Conservative media had worked to cast Murthy as a radical for his uncontroversial stance that gun violence is a public health issue and criticized his supposed lack of qualifications.
The conservative media attacks against Murthy began in early March. Coverage of his nomination focused on his past acknowledgement that gun violence affects public health, which conservative media spun as evidence Murthy is obsessed with gun regulations. (Murthy has actually said his focus as Surgeon General will not be on gun violence, but rather obesity.)
Fox contributor Katie Pavlich claimed that Murthy is “rabidly anti-gun” and “must be stopped,” and Fox & Friends co-host Peter Johnson, Jr. argued that, if confirmed as Surgeon General, Murthy would make the examining room about “about party registration or about gun registration” rather than medicine. Fox hosts also worked to downplay Murthy's considerable accomplishments and suggested that he was unqualified to be “our nation's doctor” because “he hasn't done much in his career yet,” all while arguing he would turn the Surgeon General role “into a hyper-partisan position.” These arguments became the basis for an extended smear campaign on Fox News and conservative blogs.
In fact, Murthy's stance on firearms is common within the medical community. The American Medical Association (AMA) agrees that gun violence “has reached epidemic proportions” and has argued that the medical profession carries an obligation to combat gun violence. The Institute of Medicine has also advocated for a “public health approach” to fight gun violence.
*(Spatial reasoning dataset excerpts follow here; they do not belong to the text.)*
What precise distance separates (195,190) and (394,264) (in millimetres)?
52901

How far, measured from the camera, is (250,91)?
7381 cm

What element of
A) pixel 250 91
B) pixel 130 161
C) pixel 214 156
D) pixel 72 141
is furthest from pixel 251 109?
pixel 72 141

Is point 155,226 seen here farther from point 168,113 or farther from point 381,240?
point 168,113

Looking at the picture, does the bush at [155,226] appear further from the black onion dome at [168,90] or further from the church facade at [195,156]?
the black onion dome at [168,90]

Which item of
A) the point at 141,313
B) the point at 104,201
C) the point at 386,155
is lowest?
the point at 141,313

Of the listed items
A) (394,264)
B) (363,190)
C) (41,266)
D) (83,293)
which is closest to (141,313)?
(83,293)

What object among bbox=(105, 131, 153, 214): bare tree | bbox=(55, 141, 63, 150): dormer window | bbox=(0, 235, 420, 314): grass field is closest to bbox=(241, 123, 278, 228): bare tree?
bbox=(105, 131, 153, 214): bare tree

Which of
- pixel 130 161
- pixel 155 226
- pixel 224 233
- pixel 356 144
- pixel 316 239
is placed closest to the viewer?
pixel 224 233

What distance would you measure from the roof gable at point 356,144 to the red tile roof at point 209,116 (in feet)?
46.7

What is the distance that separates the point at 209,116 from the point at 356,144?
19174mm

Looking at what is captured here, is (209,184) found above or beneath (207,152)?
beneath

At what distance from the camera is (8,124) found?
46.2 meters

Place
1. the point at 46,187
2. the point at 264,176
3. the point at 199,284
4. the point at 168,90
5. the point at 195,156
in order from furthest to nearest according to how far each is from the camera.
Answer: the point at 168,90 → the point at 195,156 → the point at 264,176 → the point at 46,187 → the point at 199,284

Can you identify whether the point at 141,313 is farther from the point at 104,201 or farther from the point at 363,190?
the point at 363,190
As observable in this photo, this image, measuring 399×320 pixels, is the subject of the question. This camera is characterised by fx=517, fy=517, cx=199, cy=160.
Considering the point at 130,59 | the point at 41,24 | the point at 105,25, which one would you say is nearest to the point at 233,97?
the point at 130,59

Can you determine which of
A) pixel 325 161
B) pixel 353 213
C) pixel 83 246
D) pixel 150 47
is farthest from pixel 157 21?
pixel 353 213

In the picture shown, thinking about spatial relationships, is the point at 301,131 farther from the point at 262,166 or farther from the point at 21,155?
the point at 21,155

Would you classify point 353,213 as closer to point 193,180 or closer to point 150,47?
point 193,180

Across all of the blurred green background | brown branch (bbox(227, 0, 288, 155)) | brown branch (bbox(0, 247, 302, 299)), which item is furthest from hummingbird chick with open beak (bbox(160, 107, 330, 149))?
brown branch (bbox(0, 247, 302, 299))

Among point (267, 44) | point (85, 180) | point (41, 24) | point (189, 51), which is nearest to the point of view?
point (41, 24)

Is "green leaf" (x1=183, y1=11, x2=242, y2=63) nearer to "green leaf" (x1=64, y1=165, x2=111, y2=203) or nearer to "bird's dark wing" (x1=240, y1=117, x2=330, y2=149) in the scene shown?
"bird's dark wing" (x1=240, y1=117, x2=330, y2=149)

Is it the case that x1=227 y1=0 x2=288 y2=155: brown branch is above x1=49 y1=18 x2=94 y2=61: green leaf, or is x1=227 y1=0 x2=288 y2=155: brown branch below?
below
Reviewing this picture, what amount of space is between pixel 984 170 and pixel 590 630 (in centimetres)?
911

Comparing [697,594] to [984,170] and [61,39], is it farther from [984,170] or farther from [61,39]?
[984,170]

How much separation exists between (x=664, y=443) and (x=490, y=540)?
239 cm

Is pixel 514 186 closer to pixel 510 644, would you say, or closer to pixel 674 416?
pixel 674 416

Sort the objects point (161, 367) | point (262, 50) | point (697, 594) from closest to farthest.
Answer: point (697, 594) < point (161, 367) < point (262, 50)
Furthermore, Murthy's credentials were endorsed by a broad array of health care groups including the American Public Health Association, American Academy of Pediatrics, American Cancer Society, American Diabetes Association, American Heart Association, and Trust for America's Health.
Murthy's confirmation marks a significant loss for the NRA, which began its campaign against the nominee even before conservative media joined the crusade. In a February 26 letter to U.S. Senate leaders, the NRA's top lobbyist warned that confirming Murthy would be “a prescription for disaster for America's gun owners.” The letter kicked off an extensive lobbying and grassroots effort as well as the mobilization of the NRA's media arm in a failed attempt to block Murthy's nomination.
In May, the NRA's magazine, America's 1st Freedom, gloated that the stalling of Murthy's nomination was evidence that the “NRA is a political force to be reckoned with.” The next month's issue falsely claimed that Murthy's group, Doctors for America, supported “civilian disarmament.” (In fact a letter to Congress describing the group's positions indicates that it supports several gun safety measures, but nothing approaching “disarmament.”)
During one of the numerous segments attacking Murthy on the NRA's television and radio shows, NRA News host Cam Edwards went so far as to use the Murthy nomination to argue that “doctors are a lot more dangerous than gun owners are in this country” because of deaths due to medical errors. Last week a representative for the NRA's lobbying arm, the Institute for Legislative Action, appeared on NRA News to claim “gun control activist” Murthy thinks “you own a gun and you're the equivalent of some sort of infectious disease.” In last ditch efforts to block Murthy, the NRA issued an alert urging that it was “critically important” that NRA members contact their senators and “ask them to OPPOSE confirmation of President Obama's radically anti-gun nominee.”
The NRA defeat also stands in contrast with a tired media myth that the gun group wins every time. One conservative commentator even used Murthy to tout this myth months ago, prematurely writing that "[b]y all indications, the National Rifle Association and allied gun-rights groups have killed" the nomination before arguing "[t]he retreat from Murthy also provides a reminder that liberals' wishful thinking about the NRA being a 'paper tiger' deserves once and for all to be rejected."
In defeat, the NRA will likely attempt to revive media myths about its supposed electoral dominance. For this reason, media should be cautious in reporting on the potential impact of the NRA scoring the vote, as research shows the gun organization has little impact in determining election outcomes.